In the same vein, an algorithm with log2(N) operations and one with log3(N) operations both exhibit logarithmic growth. The constant factor log3(2) (or log2(3)) simply shifts the curve up or down, but it doesn't change its fundamental logarithmic shape or its rate of growth relative to other functions like linear (N) or quadratic (N^2). Therefore, both O(log2(N)) and O(log3(N)) are simplified to O(log N).

When the Base Might (Slightly) Matter

While the base is generally ignored in theoretical Big O analysis, there are niche scenarios where it might be mentioned or have a subtle implication:

  1. Specific Algorithm Context: Some algorithms inherently operate on a specific base. For example, binary search typically divides the problem space in half, leading to log2(N) operations. A ternary search, which divides into thirds, would lead to log3(N). While both are O(log N), specifying the base can provide more precise information about the algorithm's mechanics.

  2. Practical Performance (Constant Factors): In real-world applications, especially for smaller N, the constant factor does matter. An algorithm with log2(N) operations will generally be faster than one with log3(N) operations for the same N because log2(N) grows faster than log3(N) (meaning log2(N) will be a larger number, but log3(N) will require more steps to reach the same value, if that makes sense). For example, log2(1024) = 10, while log3(1024) ≈ 6.3. So, if an operation takes log2(N) steps, it's 10 steps. If it takes log3(N) steps, it's ~6.3 steps. This means log3(N) is actually faster than log2(N) for the same N, as it reaches the solution in fewer divisions. The constant factor log2(3) (approx 1.58) means log2(N) is roughly 1.58 times slower than log3(N).

  3. Information Theory: In fields like information theory, the base of the logarithm is crucial.

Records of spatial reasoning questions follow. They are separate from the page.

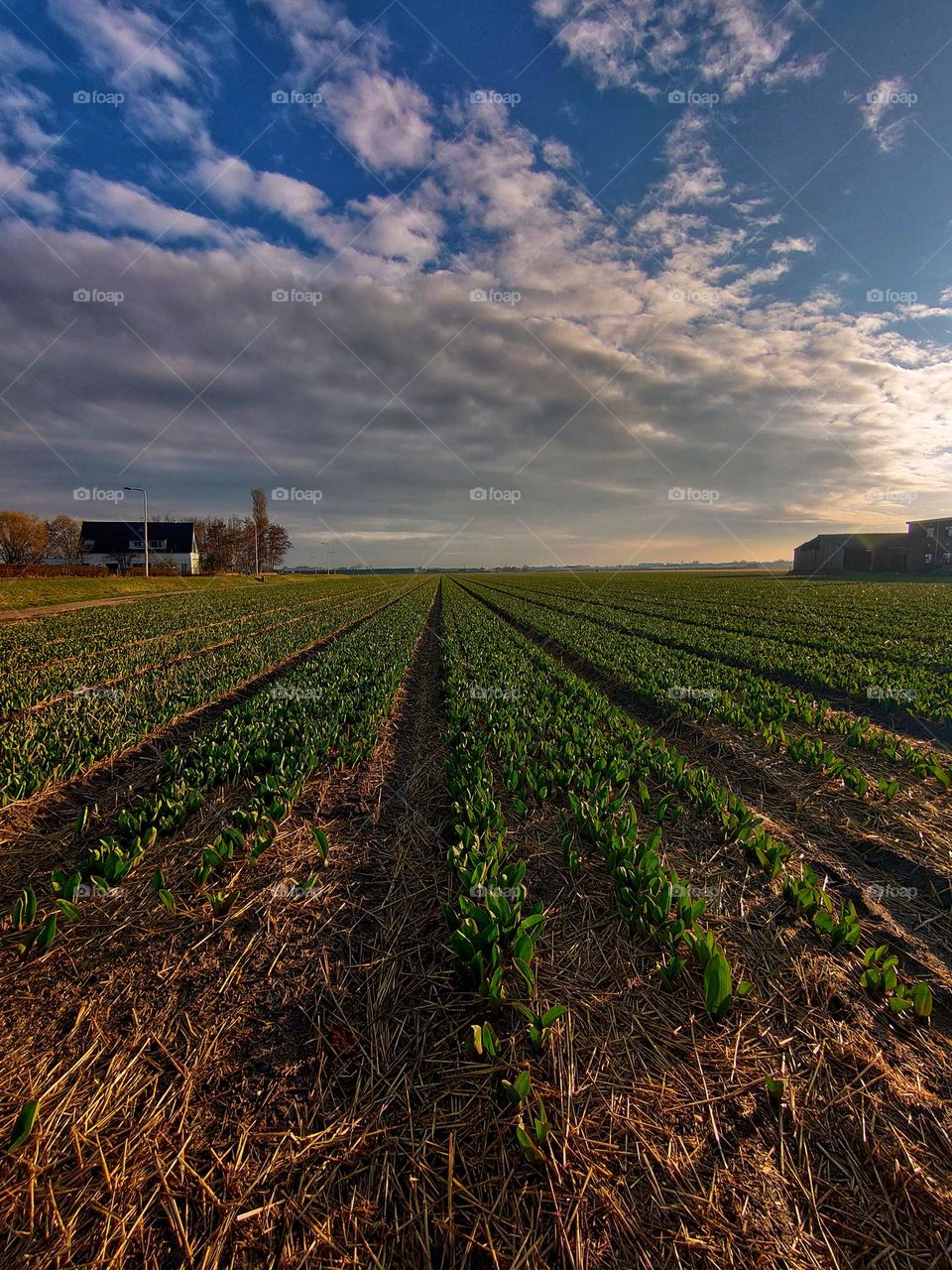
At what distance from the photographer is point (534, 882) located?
386 cm

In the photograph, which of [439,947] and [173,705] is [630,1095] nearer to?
[439,947]

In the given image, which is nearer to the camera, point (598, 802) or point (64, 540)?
point (598, 802)

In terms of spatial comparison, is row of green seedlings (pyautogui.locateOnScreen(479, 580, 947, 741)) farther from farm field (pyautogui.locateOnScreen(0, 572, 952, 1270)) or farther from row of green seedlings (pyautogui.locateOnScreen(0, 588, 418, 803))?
row of green seedlings (pyautogui.locateOnScreen(0, 588, 418, 803))

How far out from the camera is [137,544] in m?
70.8

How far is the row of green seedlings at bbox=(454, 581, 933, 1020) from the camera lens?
2.81 meters

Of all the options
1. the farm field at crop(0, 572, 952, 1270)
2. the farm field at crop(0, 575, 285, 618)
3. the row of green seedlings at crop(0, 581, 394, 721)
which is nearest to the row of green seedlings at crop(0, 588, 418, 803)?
the farm field at crop(0, 572, 952, 1270)

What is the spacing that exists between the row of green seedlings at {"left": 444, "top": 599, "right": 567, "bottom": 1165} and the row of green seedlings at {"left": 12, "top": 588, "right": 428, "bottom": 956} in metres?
1.31

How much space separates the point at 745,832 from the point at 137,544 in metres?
84.4

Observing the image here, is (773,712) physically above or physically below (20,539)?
below

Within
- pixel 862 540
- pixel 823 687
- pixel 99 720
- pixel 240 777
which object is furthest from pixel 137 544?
pixel 862 540

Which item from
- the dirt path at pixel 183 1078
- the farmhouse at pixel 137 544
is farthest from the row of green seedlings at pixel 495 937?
the farmhouse at pixel 137 544

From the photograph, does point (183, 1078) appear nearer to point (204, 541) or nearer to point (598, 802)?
point (598, 802)

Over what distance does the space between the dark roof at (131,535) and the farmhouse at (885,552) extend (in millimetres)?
95839

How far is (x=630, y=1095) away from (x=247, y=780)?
4458 mm
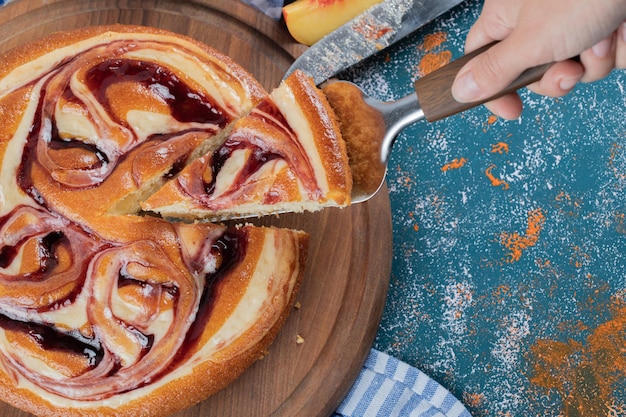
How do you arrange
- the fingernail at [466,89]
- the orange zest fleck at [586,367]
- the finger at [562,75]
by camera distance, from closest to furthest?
the fingernail at [466,89]
the finger at [562,75]
the orange zest fleck at [586,367]

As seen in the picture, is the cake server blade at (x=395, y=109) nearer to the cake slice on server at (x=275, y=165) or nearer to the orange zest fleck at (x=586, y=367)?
the cake slice on server at (x=275, y=165)

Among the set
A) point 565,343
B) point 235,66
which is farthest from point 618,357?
point 235,66

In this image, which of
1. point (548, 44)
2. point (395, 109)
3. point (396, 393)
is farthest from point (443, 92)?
point (396, 393)

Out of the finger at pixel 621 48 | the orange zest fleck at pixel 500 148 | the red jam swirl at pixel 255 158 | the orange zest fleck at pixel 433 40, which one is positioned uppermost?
the orange zest fleck at pixel 433 40

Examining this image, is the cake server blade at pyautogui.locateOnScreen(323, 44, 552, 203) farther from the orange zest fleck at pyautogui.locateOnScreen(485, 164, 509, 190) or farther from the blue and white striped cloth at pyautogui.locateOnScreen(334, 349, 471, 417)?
the blue and white striped cloth at pyautogui.locateOnScreen(334, 349, 471, 417)

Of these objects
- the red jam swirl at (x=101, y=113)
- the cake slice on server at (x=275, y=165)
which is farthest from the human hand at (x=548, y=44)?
the red jam swirl at (x=101, y=113)

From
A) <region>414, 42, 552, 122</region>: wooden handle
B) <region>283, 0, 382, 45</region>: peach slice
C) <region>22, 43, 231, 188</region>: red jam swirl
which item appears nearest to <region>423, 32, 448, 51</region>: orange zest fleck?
<region>283, 0, 382, 45</region>: peach slice

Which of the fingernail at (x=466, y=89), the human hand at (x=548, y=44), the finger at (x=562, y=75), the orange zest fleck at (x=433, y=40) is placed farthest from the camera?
the orange zest fleck at (x=433, y=40)
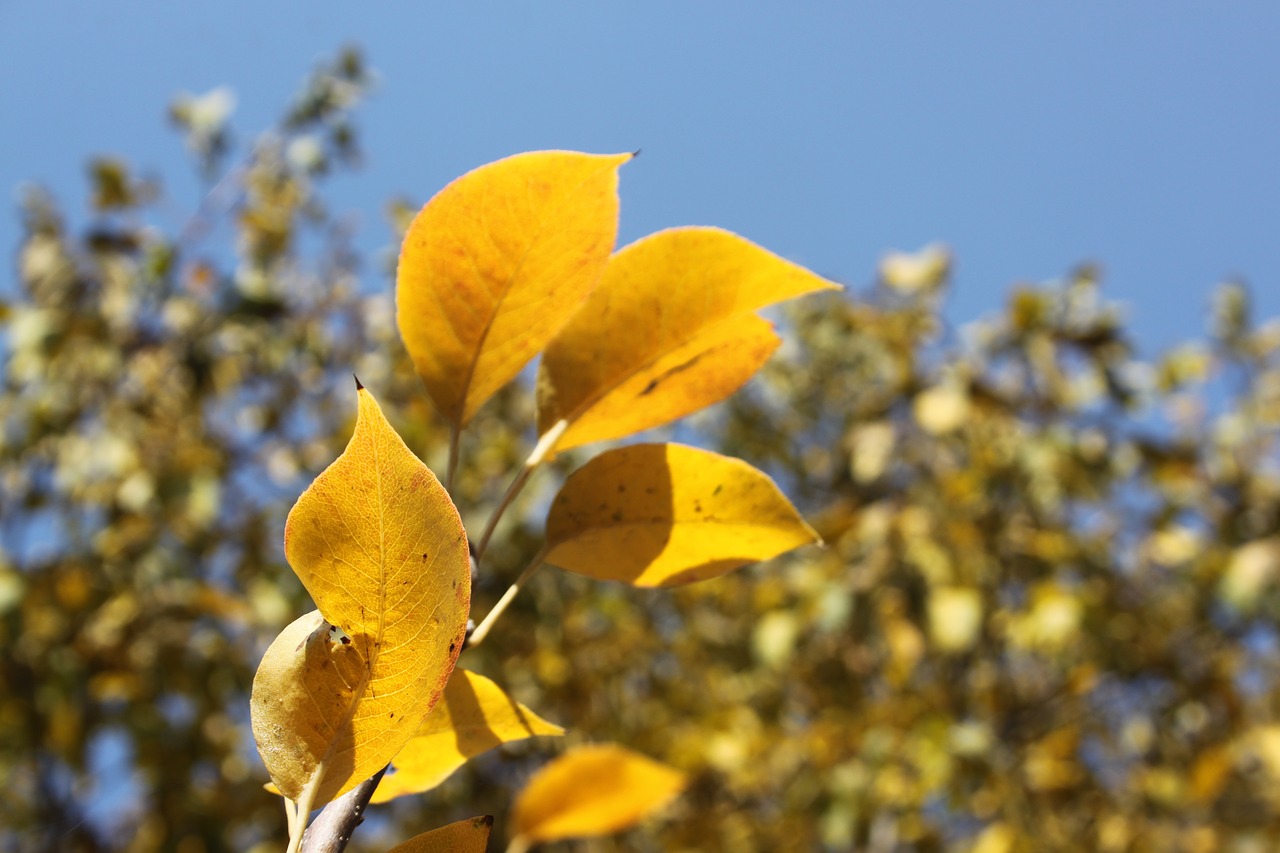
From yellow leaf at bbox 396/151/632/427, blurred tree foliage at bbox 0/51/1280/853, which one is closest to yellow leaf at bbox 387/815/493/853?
yellow leaf at bbox 396/151/632/427

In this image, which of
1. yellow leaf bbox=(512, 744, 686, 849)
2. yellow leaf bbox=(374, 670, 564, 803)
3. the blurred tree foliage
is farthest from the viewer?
the blurred tree foliage

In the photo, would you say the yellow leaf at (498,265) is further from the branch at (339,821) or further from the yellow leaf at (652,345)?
the branch at (339,821)

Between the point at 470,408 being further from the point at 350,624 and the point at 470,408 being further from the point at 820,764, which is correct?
the point at 820,764

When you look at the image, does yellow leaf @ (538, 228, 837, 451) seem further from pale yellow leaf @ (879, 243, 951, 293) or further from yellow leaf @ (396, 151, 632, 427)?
pale yellow leaf @ (879, 243, 951, 293)

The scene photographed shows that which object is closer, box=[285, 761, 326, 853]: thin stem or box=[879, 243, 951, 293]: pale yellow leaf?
box=[285, 761, 326, 853]: thin stem

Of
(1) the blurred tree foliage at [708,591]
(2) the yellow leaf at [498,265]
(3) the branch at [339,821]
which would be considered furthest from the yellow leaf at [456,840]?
(1) the blurred tree foliage at [708,591]

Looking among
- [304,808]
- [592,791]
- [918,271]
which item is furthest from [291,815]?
[918,271]

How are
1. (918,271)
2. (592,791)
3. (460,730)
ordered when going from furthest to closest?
(918,271) → (460,730) → (592,791)

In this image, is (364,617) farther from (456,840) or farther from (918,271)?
(918,271)
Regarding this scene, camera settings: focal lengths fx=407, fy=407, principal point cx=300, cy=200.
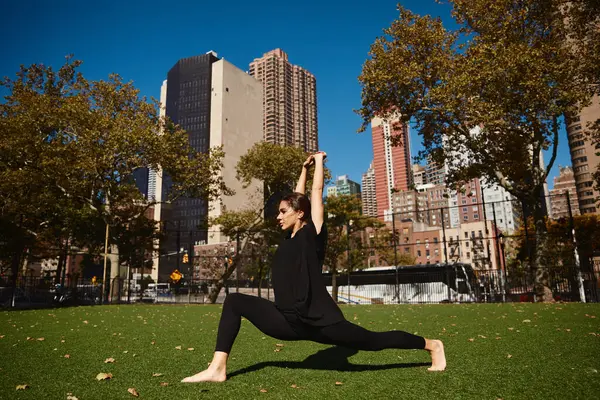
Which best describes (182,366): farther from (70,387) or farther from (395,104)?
(395,104)

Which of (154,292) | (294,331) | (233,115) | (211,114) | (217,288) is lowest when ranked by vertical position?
(154,292)

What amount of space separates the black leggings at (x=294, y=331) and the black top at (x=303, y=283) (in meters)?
0.09

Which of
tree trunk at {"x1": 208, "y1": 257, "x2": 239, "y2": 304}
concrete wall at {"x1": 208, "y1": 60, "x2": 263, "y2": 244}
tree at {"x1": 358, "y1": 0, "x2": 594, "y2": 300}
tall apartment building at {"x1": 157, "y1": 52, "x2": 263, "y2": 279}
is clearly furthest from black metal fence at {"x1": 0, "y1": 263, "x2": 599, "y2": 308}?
concrete wall at {"x1": 208, "y1": 60, "x2": 263, "y2": 244}

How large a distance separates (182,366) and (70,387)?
1199 millimetres

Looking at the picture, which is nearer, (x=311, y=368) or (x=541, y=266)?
(x=311, y=368)

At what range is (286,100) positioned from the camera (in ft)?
486

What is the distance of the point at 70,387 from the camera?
338cm

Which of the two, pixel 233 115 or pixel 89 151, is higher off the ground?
pixel 233 115

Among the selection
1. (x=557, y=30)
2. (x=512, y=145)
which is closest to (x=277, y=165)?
(x=512, y=145)

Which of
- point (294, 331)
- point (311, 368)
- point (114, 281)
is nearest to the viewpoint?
point (294, 331)

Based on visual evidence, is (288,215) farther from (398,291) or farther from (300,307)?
(398,291)

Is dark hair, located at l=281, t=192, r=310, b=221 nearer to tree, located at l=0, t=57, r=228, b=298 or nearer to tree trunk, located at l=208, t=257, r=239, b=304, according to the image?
tree, located at l=0, t=57, r=228, b=298

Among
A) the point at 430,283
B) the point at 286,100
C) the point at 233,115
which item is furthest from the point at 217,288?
the point at 286,100

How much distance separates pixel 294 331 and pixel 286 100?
491 feet
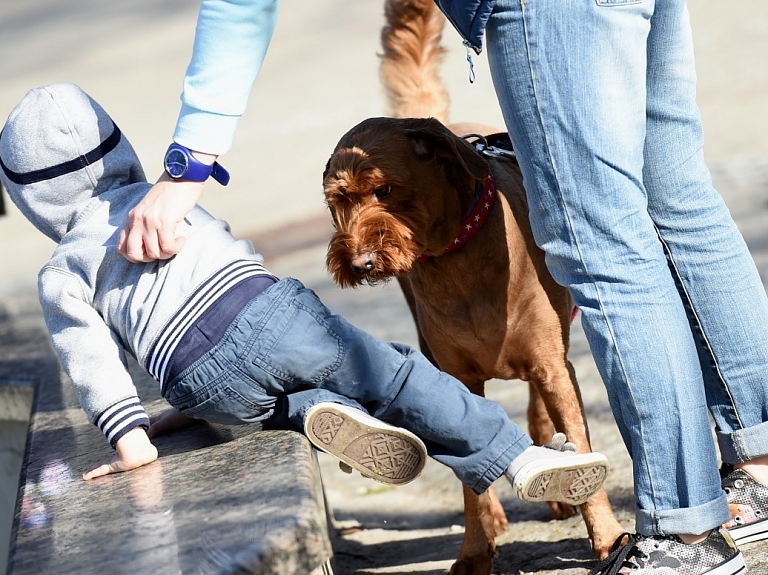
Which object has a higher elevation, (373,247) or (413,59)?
(413,59)

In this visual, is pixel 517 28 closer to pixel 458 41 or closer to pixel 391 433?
pixel 391 433

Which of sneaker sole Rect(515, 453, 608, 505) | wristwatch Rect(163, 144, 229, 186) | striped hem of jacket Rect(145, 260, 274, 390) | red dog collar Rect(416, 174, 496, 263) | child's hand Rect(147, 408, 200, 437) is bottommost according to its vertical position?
child's hand Rect(147, 408, 200, 437)

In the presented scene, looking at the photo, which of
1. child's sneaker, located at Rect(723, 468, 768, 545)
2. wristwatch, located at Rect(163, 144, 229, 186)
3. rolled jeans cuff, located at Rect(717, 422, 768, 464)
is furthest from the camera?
child's sneaker, located at Rect(723, 468, 768, 545)

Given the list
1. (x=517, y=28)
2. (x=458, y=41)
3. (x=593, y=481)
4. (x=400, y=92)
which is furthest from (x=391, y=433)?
(x=458, y=41)

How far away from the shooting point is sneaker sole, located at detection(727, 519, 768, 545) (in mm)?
2869

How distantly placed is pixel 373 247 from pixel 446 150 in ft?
1.32

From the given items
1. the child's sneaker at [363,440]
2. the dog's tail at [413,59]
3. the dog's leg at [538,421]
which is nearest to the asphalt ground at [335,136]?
the dog's leg at [538,421]

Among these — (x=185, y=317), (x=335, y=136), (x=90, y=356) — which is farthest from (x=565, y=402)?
(x=335, y=136)

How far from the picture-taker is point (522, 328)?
3264 mm

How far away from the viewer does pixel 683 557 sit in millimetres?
2541

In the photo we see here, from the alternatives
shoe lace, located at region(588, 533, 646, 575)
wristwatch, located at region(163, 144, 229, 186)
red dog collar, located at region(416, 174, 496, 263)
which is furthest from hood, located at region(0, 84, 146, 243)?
shoe lace, located at region(588, 533, 646, 575)

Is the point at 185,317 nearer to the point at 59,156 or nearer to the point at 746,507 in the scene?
the point at 59,156

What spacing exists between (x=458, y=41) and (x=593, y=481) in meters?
12.7

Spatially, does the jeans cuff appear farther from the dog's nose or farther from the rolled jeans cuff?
the dog's nose
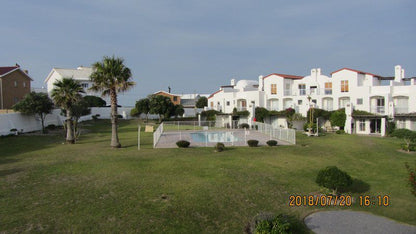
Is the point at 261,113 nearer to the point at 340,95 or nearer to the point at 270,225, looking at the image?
the point at 340,95

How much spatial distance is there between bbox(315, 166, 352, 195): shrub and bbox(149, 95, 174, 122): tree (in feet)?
144

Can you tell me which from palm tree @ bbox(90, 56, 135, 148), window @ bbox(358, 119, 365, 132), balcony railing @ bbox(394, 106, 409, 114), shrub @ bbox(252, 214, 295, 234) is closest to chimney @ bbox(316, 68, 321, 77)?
window @ bbox(358, 119, 365, 132)

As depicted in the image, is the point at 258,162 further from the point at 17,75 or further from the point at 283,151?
the point at 17,75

For instance, entropy is often calculated using log2 when dealing with bits of information.

However, these are typically considerations beyond the scope of standard Big O complexity comparison.

import math

def binary_search_steps(n):
    """Simulates steps for binary search (log base 2)"""
    if n <= 0: return 0
    return math.ceil(math.log2(n))

def ternary_search_steps(n):
    """Simulates steps for ternary search (log base 3)"""
    if n <= 0: return 0
    return math.ceil(math.log(n, 3))

N_value = 1000000 # One million elements

print(f"N = {N_value}")
print(f"Binary Search (log2): {binary_search_steps(N_value)} steps")
print(f"Ternary Search (log3): {ternary_search_steps(N_value)} steps")

# Demonstrating the constant factor relationship
log2_of_N = math.log2(N_value)
log3_of_N = math.log(N_value, 3)

print(f"\nlog2({N_value}) = {log2_of_N:.2f}")
print(f"log3({N_value}) = {log3_of_N:.2f}")
print(f"log2({N_value}) / log3({N_value}) = {log2_of_N / log3_of_N:.2f} (approx log2(3))")
print(f"log3({N_value}) / log2({N_value}) = {log3_of_N / log2_of_N:.2f} (approx log3(2))")

Python example demonstrating the number of steps for binary vs. ternary search and the constant factor relationship between log2(N) and log3(N).